Start of DATASET CONTENT

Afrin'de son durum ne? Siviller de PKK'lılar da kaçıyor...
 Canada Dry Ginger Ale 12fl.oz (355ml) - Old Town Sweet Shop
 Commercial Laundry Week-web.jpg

End of DATASET CONTENT
Start of DATASET CONTENT

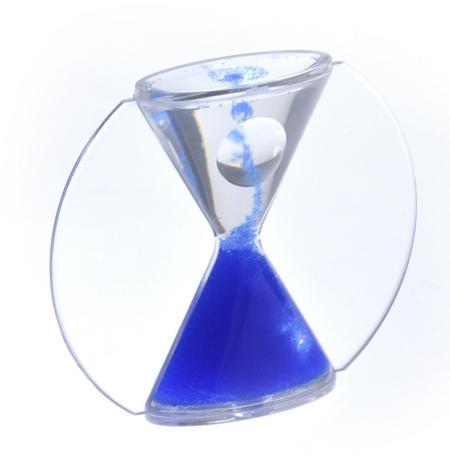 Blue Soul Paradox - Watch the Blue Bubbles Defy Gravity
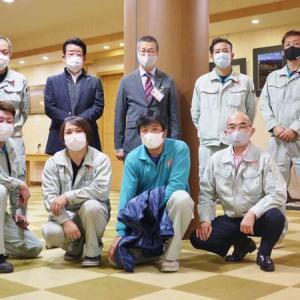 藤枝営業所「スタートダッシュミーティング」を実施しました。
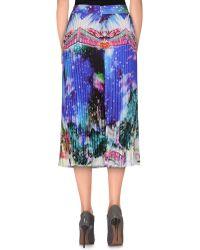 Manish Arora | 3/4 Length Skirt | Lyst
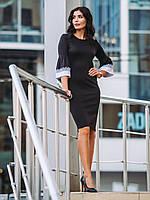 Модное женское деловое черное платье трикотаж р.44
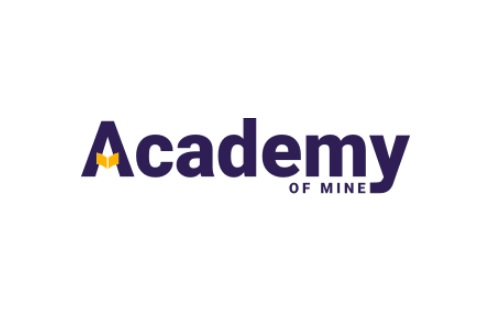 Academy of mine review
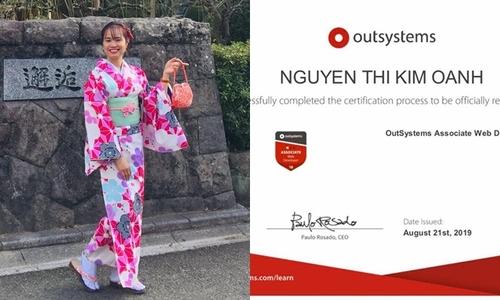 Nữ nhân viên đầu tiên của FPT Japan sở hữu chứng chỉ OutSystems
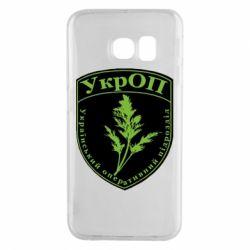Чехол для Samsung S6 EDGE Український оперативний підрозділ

End of DATASET CONTENT
Start of DATASET CONTENT

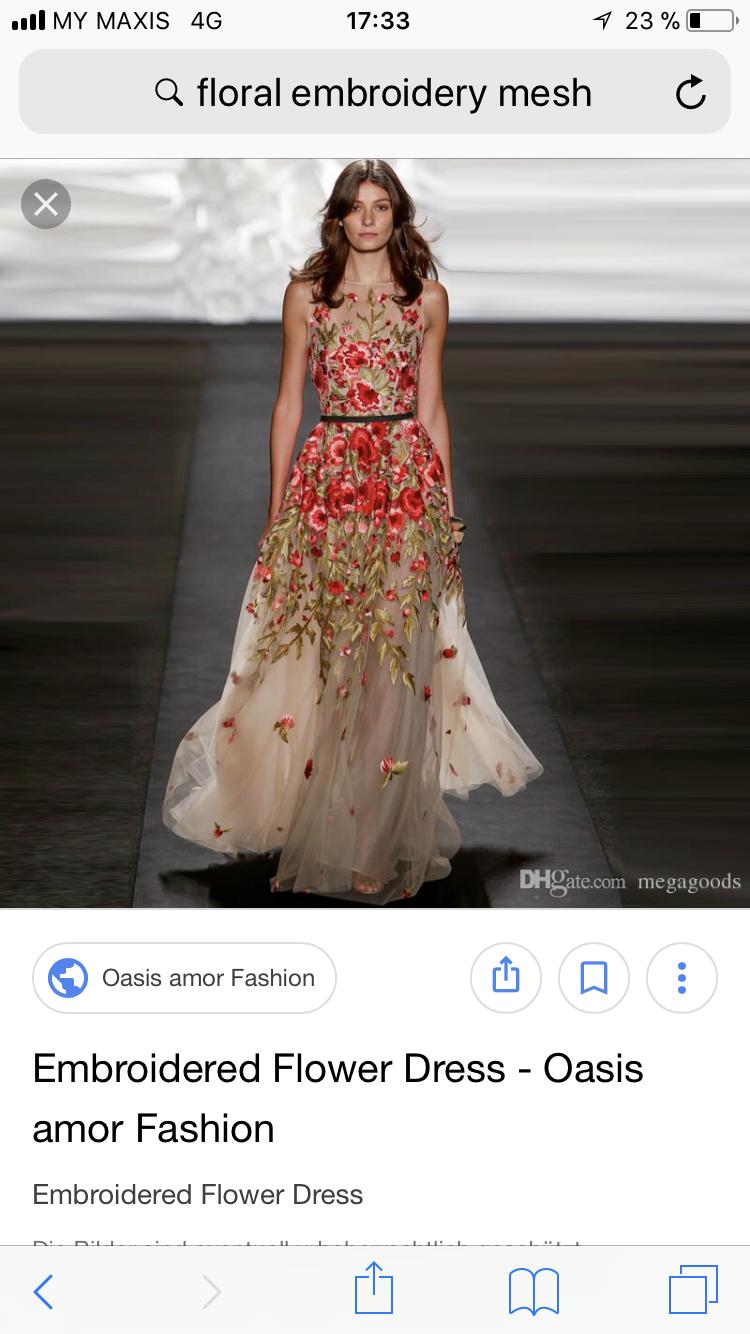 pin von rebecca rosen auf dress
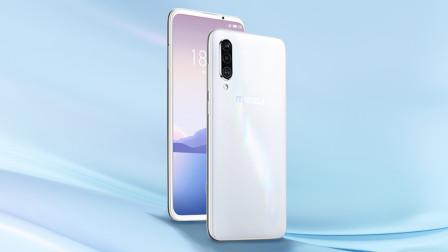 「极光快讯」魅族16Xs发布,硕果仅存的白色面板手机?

End of DATASET CONTENT

▶ [EXERCISE AIM]
What you write must match the listing exactly, from the line with "Nữ nhân viên" up to and including the line with "Чехол для Samsung". Pictures stay out.

▶ [ANSWER TO THIS EXERCISE]
 Nữ nhân viên đầu tiên của FPT Japan sở hữu chứng chỉ OutSystems
Чехол для Samsung S6 EDGE Український оперативний підрозділ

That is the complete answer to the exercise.